Starting with the line that contains "What is the" and going on through the end of the items, swap "further" for "farther" and leave everything else unchanged. Write out only those lines.

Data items
◇ ◇ ◇
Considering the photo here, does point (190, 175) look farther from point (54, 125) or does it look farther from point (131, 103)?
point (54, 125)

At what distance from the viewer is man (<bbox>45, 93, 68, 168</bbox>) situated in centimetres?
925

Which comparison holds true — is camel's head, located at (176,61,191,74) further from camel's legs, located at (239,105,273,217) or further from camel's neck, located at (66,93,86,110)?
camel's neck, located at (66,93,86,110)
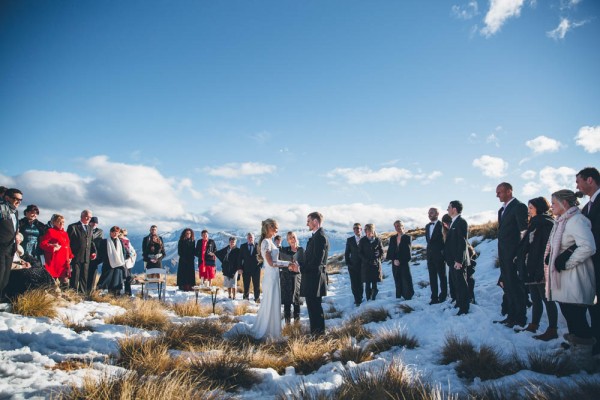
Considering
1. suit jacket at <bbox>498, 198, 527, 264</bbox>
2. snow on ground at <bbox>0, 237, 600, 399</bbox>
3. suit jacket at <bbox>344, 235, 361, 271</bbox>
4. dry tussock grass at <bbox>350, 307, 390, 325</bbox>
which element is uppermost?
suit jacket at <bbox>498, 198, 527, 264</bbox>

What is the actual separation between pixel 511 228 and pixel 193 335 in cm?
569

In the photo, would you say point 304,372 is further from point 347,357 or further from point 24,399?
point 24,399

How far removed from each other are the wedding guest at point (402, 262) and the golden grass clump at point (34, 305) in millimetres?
◇ ◇ ◇
• THE REPLY
What is the actual separation between pixel 511 228 and pixel 193 335 in cm?
569

In the photo, would you say point 304,372 is farther from point 347,357 or farther from point 24,399?
point 24,399

How far removed from each other are the wedding guest at point (402, 262) and the golden grass clump at point (34, 305) in millimetres?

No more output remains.